A Story of Deserializing HTML / XML.

skrape{it} is a Kotlin-based HTML/XML testing and web scraping library that can be used seamlessly in Spring-Boot, Ktor, Android or other Kotlin-JVM projects. The ability to analyze and extract HTML including client-side rendered DOM trees and all other XML-related markup specifications such as SVG, UML, RSS,... makes it unique. It places particular emphasis on ease of use and a high level of readability by providing an intuitive DSL. First and foremost skrape{it} aims to be a testing tool (not tied to a particular test runner), but it can also be used to scrape websites in a convenient fashion.

A Story of Deserializing HTML

Have you ever heard of the kotlinx.html DSL? In case you don't, it is a Kotlin multiplatform library that provides a type-safe DSL to build / serialize static HTML right from your Kotlin code.

But what if we want to do it the other way around and deserialize HTML or XML in Kotlin?

💪 Let's rescue the world (at least in terms of html scraping 🤓) and do it the Kotlin way.

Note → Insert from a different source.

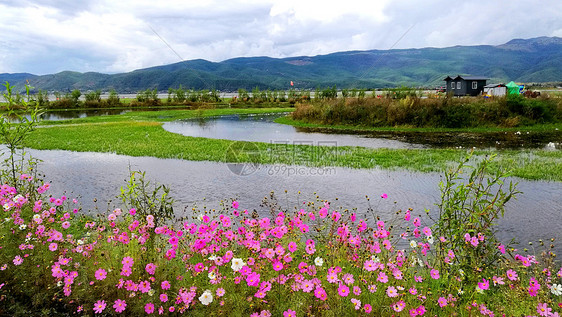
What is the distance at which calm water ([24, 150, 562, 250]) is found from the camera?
976 centimetres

The idea to have a Kotlin-based library to scrape or parse HTML / XML was getting clearer after seeing the awesome talk about Creating Internal DSLs in Kotlin _**_by Venkat Subramaniam at the KotlinConf 2018 in Amsterdam. Totally amazed by the readability and the possibilities a DSL written in Kotlin provides, the idea of Skrape{it}** was born!

The major paradigms of the library are that it's flexible, highly readable, not bound to specific test-runner and reactive / non blocking

Hold on, hold on. I'm already knowing a library that is doing what you described, it's called jSoup or I could could just use Selenium in order to behave in the manner mentioned above.

Nearly true. Skrape{it} is using jSoup internally to parse HTML documents. But since jSoup is written in Java it's neither null-safe nor intuitiv to use and read. Skrape{it} _**_abstracts the idea of jSoup but it's easy to use by having a focus on readability by simplicity. Furthermore, Skrape{it} offers the possibility to verify expectations by offering a DSL that is specifically designed to do HTML-related assertions and bindings for well-known testing libraries and HTTP clients.

Open source

Skrape{it} is an open source project distributed under the liberal MIT license. The source code is available at GitHub.